= Brandon Schantz =

American journalist

Brandon Scott Schantz (July 26, 1980 - December 6, 2007) was a broadcaster, sports director and television producer. He was best known as an on-camera host for Movies.com and for producing music videos for the rock band Rooney. Schantz previously become the youngest local news station sports director in the history of the CBS network and its affiliates.

==Biography==

===Early life===
Schantz was a native of San Francisco and graduated from San Ramon Valley High School in the East Bay neighborhood of Danville, California.

He graduated the University of Texas at Austin with a bachelor's degree in broadcast journalism in 2002. He worked as a production intern with KEYE-TV, an Austin, Texas, CBS affiliate from 2000 until 2002 while attending the University of Texas. As an undergraduate, he interned in the sports department at KXAN.

===Career===
Upon his graduation from college at 22, Schantz was hired as the sports director at KGWN-TV, a CBS affiliate in Cheyenne, Wyoming, making him the youngest local news station sports director in the history of the CBS network. He also appeared on camera at KGWN as a sports reporter and Sportscaster.

Schantz departed KGWN in the mid-2000s and moved to Los Angeles to pursue a career as a producer and television host. He established a production company at the age of 25 named Brandon Schantz Productions, and established a production headquarters with partners Kevin Dobski at Santa Monica Studios in Santa Monica, CA. Collectively Schantz and Dobski produced music videos, short form digital web content and live television events from 2006 and 2007, including a music video, "I Should've Been After You", for Rooney, a Southern California based rock band.

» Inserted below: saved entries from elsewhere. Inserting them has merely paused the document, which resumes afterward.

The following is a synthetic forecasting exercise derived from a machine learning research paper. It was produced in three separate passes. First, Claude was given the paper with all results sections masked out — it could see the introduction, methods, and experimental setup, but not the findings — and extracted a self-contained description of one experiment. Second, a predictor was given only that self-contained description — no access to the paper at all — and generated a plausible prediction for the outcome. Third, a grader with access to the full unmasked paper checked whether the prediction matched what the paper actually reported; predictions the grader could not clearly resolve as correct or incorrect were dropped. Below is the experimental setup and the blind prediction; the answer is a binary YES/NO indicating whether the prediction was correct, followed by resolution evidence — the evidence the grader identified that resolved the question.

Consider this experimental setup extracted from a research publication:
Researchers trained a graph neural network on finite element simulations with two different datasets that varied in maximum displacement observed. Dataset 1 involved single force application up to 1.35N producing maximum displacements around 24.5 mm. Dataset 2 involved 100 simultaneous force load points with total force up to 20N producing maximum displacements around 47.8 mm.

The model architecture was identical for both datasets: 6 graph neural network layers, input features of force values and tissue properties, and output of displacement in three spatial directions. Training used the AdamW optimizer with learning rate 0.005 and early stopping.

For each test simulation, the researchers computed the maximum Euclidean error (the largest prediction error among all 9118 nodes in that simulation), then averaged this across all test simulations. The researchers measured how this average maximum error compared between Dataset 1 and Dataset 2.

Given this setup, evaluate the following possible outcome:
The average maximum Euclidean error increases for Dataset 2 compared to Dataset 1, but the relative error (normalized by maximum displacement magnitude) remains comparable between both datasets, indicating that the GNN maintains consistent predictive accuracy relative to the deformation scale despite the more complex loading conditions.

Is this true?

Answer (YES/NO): YES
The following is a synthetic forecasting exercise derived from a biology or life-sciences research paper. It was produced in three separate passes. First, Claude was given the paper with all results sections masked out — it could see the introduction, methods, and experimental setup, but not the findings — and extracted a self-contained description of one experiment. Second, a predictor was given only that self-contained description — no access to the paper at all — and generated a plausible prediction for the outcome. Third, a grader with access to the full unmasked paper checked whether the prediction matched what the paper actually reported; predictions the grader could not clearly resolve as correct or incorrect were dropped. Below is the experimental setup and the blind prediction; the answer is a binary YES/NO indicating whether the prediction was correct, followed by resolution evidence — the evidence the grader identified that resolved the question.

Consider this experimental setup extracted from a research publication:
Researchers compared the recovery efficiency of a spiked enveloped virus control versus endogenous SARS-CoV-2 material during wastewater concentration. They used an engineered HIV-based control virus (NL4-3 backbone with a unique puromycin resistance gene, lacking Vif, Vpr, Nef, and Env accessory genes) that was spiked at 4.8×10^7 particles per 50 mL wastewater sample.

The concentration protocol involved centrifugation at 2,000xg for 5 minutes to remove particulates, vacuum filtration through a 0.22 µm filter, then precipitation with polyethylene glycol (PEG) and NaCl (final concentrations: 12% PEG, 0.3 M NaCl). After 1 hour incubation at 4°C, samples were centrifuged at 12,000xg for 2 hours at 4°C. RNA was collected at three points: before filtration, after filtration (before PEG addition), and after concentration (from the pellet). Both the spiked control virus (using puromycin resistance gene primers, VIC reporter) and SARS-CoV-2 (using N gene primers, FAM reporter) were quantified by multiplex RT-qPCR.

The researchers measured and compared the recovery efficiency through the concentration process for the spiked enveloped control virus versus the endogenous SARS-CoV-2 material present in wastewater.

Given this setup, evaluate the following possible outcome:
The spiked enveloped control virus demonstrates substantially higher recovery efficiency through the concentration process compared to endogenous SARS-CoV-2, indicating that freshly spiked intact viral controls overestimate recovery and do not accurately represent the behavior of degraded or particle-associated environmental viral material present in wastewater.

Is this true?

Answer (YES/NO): NO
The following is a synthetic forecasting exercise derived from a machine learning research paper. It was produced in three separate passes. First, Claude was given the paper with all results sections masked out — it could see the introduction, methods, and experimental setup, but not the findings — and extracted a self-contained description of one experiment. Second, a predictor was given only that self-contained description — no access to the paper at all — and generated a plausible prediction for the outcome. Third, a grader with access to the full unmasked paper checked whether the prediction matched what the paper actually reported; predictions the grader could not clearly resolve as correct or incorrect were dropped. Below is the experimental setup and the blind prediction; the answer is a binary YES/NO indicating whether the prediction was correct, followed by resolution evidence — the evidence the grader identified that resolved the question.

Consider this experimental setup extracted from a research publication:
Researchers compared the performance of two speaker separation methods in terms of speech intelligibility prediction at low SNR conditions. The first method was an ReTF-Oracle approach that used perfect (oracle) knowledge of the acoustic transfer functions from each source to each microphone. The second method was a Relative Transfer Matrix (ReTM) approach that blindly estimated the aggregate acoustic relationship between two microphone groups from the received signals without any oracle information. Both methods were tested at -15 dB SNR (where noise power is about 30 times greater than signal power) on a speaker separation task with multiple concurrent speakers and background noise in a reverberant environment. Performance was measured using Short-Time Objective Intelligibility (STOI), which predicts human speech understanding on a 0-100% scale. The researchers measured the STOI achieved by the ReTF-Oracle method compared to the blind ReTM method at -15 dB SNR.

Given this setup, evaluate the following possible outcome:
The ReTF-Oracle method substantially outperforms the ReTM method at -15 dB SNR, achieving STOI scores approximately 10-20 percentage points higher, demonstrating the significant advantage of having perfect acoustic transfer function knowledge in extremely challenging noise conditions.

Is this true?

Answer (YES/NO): NO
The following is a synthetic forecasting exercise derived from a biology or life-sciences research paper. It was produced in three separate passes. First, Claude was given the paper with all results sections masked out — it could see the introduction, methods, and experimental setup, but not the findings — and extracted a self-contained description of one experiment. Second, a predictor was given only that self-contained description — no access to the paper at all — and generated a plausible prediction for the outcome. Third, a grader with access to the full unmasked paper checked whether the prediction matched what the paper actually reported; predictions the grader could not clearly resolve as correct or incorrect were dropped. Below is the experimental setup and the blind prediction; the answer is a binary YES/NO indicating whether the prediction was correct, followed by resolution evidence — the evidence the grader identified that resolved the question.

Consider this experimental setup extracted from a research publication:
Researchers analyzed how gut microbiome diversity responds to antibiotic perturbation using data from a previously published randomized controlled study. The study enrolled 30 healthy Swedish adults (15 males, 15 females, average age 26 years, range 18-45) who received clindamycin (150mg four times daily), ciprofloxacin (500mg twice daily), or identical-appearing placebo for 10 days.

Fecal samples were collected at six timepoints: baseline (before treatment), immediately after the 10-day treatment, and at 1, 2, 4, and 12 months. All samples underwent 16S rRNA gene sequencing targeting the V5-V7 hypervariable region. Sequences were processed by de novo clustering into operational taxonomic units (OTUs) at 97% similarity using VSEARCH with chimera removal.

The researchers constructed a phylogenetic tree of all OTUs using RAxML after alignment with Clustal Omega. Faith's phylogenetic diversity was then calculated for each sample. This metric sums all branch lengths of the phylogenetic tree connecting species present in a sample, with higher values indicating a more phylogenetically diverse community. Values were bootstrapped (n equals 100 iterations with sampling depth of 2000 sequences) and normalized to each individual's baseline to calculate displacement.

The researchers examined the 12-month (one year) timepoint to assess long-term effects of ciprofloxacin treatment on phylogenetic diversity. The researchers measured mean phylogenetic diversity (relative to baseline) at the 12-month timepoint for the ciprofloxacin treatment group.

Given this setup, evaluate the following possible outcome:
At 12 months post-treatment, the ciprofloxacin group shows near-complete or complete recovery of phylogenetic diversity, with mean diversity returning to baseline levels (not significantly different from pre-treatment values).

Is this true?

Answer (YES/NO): NO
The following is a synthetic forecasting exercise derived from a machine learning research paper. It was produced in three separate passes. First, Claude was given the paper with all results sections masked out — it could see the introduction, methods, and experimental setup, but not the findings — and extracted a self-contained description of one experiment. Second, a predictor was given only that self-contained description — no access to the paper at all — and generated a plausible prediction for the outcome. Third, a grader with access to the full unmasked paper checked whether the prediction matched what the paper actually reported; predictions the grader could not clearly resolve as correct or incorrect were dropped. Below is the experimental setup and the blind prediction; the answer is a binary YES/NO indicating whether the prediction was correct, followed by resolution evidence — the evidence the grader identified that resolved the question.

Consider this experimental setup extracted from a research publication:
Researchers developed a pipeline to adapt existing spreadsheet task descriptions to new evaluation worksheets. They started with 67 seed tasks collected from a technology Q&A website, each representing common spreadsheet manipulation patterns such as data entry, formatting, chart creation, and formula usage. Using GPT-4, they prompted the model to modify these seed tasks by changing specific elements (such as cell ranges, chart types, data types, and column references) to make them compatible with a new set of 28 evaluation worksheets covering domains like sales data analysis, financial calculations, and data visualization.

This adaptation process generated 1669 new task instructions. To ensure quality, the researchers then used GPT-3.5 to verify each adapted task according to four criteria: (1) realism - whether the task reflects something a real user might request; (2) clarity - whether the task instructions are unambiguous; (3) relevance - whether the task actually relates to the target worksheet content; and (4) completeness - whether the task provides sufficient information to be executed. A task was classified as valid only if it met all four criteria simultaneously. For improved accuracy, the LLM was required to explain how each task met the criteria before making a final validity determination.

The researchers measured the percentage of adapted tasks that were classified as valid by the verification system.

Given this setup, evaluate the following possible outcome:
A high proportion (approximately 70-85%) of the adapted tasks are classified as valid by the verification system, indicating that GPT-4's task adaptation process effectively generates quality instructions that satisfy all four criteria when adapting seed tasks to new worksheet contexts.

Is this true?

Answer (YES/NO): NO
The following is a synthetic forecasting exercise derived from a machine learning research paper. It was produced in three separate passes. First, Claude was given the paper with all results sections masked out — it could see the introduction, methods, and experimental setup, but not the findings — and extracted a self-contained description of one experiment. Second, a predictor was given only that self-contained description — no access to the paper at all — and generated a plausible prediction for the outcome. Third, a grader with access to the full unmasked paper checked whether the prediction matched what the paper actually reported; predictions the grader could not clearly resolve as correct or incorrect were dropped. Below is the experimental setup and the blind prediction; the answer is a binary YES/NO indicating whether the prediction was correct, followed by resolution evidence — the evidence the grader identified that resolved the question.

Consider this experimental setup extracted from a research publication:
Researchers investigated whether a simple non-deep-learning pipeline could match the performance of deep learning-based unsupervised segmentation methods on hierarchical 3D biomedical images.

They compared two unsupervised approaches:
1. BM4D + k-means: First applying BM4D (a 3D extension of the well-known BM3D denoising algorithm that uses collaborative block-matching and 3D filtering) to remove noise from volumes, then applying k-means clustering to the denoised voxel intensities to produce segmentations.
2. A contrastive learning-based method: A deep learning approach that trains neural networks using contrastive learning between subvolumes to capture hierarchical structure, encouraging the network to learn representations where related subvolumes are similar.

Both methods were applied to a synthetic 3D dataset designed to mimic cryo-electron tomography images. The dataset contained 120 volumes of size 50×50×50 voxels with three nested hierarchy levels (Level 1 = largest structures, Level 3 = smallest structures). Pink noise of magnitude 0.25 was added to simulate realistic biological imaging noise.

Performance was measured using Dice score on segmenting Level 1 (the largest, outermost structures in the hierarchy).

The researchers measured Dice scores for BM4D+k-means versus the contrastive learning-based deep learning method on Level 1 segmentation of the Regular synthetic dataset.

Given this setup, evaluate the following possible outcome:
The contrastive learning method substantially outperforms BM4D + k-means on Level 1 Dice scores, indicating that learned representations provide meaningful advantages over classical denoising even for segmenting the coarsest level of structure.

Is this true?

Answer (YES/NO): NO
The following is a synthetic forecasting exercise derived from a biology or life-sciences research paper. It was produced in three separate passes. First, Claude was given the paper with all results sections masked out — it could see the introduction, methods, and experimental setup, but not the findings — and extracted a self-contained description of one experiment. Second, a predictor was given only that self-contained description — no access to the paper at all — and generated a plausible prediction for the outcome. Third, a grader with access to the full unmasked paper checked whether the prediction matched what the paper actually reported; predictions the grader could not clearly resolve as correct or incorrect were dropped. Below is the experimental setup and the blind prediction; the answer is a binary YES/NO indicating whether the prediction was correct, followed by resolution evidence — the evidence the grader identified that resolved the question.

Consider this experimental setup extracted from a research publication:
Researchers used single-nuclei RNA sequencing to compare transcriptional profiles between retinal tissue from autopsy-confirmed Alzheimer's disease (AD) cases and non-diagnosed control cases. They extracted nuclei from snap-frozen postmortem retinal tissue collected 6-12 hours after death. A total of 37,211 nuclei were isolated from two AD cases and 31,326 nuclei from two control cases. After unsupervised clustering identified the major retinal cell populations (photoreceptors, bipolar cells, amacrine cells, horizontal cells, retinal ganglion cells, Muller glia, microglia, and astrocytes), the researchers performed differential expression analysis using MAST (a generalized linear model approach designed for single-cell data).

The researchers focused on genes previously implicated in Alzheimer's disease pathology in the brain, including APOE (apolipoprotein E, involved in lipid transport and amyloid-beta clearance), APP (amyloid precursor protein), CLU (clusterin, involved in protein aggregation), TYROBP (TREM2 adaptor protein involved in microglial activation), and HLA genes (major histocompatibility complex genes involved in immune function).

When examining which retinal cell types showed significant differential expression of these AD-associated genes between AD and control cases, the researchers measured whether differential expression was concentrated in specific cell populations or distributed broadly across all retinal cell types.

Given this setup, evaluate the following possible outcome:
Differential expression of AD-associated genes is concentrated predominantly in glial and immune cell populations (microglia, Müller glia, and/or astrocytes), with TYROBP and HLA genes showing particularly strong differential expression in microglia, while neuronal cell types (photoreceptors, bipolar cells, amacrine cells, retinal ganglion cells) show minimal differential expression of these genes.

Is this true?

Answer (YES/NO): YES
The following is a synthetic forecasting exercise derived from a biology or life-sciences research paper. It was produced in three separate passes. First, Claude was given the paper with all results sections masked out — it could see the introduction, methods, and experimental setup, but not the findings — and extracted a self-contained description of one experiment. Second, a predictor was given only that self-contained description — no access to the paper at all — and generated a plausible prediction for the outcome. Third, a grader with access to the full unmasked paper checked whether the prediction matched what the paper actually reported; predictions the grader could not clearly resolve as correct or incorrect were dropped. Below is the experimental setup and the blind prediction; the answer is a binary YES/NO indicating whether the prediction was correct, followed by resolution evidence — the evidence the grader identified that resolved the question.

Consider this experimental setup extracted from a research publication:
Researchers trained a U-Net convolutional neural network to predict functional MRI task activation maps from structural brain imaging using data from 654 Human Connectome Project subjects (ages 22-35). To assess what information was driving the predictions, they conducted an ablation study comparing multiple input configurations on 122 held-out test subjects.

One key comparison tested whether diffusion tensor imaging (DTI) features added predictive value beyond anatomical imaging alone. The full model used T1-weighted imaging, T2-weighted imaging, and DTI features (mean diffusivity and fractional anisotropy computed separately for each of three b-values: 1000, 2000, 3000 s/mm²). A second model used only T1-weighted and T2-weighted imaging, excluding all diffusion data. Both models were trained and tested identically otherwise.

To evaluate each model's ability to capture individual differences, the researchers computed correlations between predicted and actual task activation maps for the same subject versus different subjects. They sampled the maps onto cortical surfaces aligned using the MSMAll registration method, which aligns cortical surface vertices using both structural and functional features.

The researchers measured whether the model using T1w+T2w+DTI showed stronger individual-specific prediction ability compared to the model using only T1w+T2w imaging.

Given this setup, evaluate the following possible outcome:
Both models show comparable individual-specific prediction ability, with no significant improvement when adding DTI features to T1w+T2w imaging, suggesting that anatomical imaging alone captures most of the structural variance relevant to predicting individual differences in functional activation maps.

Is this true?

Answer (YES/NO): NO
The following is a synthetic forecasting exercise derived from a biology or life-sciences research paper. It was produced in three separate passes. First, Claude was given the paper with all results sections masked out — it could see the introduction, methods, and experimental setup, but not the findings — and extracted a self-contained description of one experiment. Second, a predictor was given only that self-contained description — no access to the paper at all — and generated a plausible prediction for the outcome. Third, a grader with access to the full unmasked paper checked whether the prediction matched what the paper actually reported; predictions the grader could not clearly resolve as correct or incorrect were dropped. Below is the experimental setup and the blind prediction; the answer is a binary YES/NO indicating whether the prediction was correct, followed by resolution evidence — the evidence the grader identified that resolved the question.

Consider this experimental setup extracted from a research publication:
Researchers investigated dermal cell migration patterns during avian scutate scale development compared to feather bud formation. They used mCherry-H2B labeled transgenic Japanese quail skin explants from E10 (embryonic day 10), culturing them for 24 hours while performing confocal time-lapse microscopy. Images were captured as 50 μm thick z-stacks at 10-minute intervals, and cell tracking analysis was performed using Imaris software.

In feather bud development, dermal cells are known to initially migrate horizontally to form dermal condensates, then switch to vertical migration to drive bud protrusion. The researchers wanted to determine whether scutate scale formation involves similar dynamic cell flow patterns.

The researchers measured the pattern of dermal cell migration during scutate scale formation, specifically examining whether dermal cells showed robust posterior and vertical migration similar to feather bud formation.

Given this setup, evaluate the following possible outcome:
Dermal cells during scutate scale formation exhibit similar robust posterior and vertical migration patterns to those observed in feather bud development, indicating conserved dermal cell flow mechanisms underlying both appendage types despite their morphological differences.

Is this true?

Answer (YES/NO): NO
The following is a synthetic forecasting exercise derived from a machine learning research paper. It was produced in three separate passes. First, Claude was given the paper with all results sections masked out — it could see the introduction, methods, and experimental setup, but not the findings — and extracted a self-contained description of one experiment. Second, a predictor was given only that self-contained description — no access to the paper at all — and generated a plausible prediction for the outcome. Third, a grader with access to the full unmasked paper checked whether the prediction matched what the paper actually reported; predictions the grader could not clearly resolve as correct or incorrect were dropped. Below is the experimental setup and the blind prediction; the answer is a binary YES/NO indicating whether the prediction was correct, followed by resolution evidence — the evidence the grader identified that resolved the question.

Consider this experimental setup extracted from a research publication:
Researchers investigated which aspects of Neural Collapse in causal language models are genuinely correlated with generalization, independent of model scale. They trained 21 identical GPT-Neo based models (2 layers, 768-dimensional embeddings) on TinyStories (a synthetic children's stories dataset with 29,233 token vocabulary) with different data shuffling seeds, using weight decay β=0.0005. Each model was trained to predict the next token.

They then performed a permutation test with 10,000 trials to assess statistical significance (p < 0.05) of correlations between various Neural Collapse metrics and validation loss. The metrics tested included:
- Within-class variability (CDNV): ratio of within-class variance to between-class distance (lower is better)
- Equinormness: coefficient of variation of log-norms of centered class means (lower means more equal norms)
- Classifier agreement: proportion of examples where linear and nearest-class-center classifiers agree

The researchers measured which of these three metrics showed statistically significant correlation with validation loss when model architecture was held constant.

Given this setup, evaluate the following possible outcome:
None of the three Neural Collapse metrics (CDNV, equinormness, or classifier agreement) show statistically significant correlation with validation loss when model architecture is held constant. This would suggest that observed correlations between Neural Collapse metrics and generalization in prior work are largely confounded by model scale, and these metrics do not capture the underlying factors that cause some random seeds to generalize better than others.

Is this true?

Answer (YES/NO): NO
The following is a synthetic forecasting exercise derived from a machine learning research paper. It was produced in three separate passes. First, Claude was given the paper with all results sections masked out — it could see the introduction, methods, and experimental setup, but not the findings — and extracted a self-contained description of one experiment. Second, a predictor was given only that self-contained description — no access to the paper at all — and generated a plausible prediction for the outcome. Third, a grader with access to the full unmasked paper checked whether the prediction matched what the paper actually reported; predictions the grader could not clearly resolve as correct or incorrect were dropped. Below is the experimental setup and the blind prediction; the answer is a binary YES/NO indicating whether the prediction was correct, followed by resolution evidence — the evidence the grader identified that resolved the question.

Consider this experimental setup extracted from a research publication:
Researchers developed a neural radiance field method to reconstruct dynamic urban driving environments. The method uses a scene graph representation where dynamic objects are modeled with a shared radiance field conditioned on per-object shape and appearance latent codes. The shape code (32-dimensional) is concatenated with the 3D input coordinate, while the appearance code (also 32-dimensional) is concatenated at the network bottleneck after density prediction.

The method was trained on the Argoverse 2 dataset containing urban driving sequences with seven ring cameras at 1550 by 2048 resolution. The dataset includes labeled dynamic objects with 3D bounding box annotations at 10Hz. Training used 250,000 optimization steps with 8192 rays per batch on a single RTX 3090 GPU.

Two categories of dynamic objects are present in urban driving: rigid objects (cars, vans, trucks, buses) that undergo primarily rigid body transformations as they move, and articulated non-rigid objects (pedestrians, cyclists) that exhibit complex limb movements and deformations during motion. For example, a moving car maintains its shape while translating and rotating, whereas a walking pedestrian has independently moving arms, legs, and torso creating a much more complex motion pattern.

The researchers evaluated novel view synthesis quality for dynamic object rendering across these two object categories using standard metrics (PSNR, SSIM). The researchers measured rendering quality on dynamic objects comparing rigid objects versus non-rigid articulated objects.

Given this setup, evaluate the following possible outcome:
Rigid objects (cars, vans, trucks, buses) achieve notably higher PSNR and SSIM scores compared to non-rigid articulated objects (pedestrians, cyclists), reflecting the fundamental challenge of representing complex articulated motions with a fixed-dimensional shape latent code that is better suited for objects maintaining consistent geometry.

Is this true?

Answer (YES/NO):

Schantz was also hired as an on-camera host and producer for Movies.com, which was acquired by the Walt Disney Company.

===Death===
Schantz was diagnosed with lymphoma in the Spring of 2007 and underwent surgery in October 2007. During treatment, he continued working at his production company and at Movies.com. He also made a brief appearance in the seventh episode of The Real World: Hollywood, which was filmed in 2007, and aired June 25, 2008. Schantz gave internships to three Real World cast members -- Kimberly Alexander, Nick Brown and Sarah Ralston -- who aspired to become on-air hosts. He died on December 6, 2007 at the age of 27. Brown's reaction to Schantz's death, was chronicled on-camera. Schantz was survived by his parents, Sean and Kim Schantz, his siblings, Ryan and Kaylee, and his grandparents.